STATED GOAL: In the EV motor thread, transcribe the passage that opens with "Back to the" and stop after "ALL your help!".

TEXT SHOWN:
Now... If I only had time to sit down all day and review all of this info together! LOL!

Back to the salt mine!

Hoping that when I do put together what I "think" will work for both the AC-20 and AC-23, I can post my results and share for opinions?

Thank you again for ALL your help!

Best,

Richard


----------



## evmetro (Apr 9, 2012)

I am interested in seeing what others have to say about these motors, considering that the motor that you select would be used in a direct drive configuration. I don't know everything yet, but I am having a hard time picturing any of these motors being used on a direct drive vehicle. Maybe the AC 23 does more than what my gut tells me. I can heat my AC35 up running through the foothills in summer, and this is with a five speed transmission and weighs 2000 lbs. Yea, there is plenty of acceleration available to take off from red lights, but I am concerned about the long haul. Since I have gears, I can up the rpms a little to get the fan to displace a little more heat, but in direct drive you just have to live with the heat. I have observed that these motors can heat up very quickly pulling a hill, but they take a lot longer to cool back down.

I think that I can see that you are looking for less weight, but my personal opinion based on my experience is that even an AC35 is going to be pushing it for a direct drive 1500lb vehicle. There are water cooling plates available for the 1238 and 1239 controllers, but nothing that I know of for the motors. It does not take much of a motor to keep your vehicle cruising down the freeway at 60 mph, but getting up to speed and going up hills takes a lot more. Especially if you have no gearing. The volts and amps of a 1238 are plenty, but I am envisioning a lot of heat build up in such small motors being used for direct drive.

What I know is based primarily off of what I have learned in my own EV conversions, so I would be very interested in seeing what some of the better educated guys have to say about using such a small motor on a direct drive application.


----------



## Jarel Design (Jul 2, 2015)

Hi Bob!

Thanks for chiming in!

I will NOT be using the EV motor for freeway speeds or driving through the countryside and hills. I'll leave that to the ICE. The EV motor will primarily be used for local commuting (Flat terrain) and speeds below 45 mph...

RECORD LIST:
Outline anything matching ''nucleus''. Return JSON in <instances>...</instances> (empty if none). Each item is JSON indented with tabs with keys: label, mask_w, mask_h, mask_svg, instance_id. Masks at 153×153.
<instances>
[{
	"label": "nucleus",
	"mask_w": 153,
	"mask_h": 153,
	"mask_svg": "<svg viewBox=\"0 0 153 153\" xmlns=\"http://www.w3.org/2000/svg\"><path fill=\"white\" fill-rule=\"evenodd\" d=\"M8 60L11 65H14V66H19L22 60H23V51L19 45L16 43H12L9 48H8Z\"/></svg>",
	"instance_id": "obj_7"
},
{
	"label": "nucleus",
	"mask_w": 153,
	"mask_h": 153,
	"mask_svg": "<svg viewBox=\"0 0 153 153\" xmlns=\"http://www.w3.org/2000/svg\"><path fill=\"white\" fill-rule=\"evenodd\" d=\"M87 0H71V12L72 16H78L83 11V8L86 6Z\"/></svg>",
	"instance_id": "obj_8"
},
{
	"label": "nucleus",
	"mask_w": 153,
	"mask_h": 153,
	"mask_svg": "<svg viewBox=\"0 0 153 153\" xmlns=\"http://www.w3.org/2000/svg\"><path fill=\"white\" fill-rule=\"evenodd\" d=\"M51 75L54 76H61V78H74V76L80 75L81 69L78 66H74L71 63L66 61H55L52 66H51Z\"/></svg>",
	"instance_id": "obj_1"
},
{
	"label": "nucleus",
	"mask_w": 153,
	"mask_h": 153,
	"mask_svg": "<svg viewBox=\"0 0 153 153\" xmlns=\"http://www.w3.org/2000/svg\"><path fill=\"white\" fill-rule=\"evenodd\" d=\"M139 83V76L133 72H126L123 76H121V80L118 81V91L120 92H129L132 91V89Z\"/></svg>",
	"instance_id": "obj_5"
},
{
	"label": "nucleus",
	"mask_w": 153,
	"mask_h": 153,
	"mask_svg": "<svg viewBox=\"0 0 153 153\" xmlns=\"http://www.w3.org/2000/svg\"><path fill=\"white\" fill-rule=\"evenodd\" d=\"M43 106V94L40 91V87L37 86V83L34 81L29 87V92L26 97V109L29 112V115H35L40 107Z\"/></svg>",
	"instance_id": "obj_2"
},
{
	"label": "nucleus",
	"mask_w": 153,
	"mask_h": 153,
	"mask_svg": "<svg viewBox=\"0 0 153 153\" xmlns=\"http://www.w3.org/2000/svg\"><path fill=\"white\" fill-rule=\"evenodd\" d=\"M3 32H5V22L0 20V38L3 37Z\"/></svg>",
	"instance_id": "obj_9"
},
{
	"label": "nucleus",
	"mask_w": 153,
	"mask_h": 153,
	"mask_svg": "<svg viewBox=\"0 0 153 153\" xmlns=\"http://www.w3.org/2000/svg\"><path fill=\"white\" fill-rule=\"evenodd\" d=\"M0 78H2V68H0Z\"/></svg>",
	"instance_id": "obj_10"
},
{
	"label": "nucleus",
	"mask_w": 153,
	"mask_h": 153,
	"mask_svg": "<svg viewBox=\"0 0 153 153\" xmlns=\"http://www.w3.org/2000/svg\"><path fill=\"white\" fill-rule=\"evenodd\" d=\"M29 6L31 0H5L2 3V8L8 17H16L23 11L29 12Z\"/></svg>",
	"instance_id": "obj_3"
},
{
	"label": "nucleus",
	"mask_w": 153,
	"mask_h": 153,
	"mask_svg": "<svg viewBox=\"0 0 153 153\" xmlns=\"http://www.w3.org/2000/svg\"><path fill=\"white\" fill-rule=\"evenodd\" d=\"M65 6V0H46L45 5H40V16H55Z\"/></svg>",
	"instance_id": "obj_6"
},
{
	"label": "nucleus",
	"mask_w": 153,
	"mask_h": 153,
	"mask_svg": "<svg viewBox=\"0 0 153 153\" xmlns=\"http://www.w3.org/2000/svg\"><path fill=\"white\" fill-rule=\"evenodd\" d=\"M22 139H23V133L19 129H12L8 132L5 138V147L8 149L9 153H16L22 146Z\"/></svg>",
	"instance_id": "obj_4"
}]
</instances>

RESULT FOR THIS TASK:
Back to the salt mine!

Hoping that when I do put together what I "think" will work for both the AC-20 and AC-23, I can post my results and share for opinions?

Thank you again for ALL your help!